The present invention relates generally to augmented turbofan engines and, more particularly, to means and method for reducing differential pressure loading across an afterburner liner in an augmented turbofan engine.
A conventional augmented turbofan engine includes a fan which provides a portion of fan air to a core engine for generating combustion exhaust qases. Surrounding the core engine is a bypass duct which receives another portion of the fan air which bypasses the core engine. An afterburner or augmentor is disposed downstream of the core engine and bypass duct and includes a combustion liner within which is received the core engine exhaust gases and a portion of the bypass duct airflow, which is mixed with fuel for combustion in the afterburner. The afterburner also includes an annular plenum surrounding the liner, which receives the remaining portion of the bypass duct airflow for cooling the afterburner, in particular, the liner thereof.

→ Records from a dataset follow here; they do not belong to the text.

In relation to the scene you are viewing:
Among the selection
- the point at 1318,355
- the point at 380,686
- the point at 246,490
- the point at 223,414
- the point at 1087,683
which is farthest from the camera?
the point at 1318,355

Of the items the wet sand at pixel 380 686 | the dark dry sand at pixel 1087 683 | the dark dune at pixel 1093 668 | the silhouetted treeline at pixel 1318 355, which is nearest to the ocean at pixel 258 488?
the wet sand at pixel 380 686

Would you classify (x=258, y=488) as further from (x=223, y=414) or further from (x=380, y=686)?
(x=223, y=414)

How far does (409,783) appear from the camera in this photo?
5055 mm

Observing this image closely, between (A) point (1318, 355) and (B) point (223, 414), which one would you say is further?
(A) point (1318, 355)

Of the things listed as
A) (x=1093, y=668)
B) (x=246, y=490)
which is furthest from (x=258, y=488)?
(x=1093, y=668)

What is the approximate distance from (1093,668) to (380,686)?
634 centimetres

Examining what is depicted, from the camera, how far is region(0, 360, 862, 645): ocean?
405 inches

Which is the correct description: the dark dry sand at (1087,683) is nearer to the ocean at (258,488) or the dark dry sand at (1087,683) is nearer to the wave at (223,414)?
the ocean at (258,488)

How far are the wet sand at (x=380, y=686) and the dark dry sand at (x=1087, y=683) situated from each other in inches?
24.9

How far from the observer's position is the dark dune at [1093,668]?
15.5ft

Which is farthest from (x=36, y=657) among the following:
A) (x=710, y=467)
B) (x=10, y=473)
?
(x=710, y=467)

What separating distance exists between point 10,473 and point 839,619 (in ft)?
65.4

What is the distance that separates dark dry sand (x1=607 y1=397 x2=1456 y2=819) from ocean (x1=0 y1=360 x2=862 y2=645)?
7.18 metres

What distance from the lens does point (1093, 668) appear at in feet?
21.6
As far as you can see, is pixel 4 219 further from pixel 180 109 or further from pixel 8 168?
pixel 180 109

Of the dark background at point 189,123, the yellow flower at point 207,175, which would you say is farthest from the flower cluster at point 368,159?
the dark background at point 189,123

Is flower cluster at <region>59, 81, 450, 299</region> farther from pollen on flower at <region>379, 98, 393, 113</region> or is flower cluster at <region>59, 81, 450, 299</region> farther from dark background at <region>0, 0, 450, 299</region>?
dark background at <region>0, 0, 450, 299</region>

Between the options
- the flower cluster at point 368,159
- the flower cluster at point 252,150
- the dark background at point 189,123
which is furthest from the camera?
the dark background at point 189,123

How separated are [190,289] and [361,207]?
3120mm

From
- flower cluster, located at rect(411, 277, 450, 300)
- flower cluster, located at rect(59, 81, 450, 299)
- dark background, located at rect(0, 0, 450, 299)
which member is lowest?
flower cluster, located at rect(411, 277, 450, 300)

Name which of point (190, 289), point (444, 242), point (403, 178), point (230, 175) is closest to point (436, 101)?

A mixer is disposed at a downstream end of the core engine for mixing the bypass airflow with the core engine exhaust gases at the downstream end, which defines a match plane where the bypass airflow and the core engine exhaust gases intersect.
These engines have a match plane pressure ratio defined as the ratio of bypass airflow total pressure to core engine exhaust gas static pressure at the match plane. Match plane pressure ratios vary over a range during the operation of an engine from minimum to maximum values. In an exemplary augmented turbofan engine, the match plane pressure ratio varies from a minimum value of about 1.04 to a maximum value of about 2.8 during engine operation. During engine reheat operation, i.e. during operation of the afterburner, the match plane pressure ratio has values within the range of about 1.04 to 1.5 for the exemplary engine. During dry or non-reheat operation of the engine, i.e. when the afterburner is not in operation, the match plane pressure ratio may approach 2.8.
Since the match plane pressure ratio is a correlation between pressure of the bypass airflow and Pressure of the core engine exhaust gas, it is also an indication of the differential pressure loading occurring across the afterburner liner. More specifically, the differential pressure loading occurs since the bypass airflow is channeled to the plenum on the radially outer surface of the liner and the core engine exhaust gases are channeled in the augmentor and are bounded by the radially inner surface of the liner.
In the exemplary augmented turbofan engine, the bypass airflow is channeled directly to the augmentor plenum without incurring any significant pressure loss. Pressure losses are undesirable, since they decrease the aerodynamic efficiency of the engine. However, in such an engine, differential pressure loading across the liner due to the difference in pressure between the bypass airflow in the plenum and the pressure of the core engine exhaust gases within the liner increases as match plane pressure ratios increase. Accordingly, maximum differential pressure acting across the liner occurs at the maximum match plane pressure ratio, which occurs in the engine dry operation.
A differential pressure loading is a buckling load for the liner, and for some augmented turbofan engine designs that load may be substantial and therefore requires appropriate structure for accommodating the load.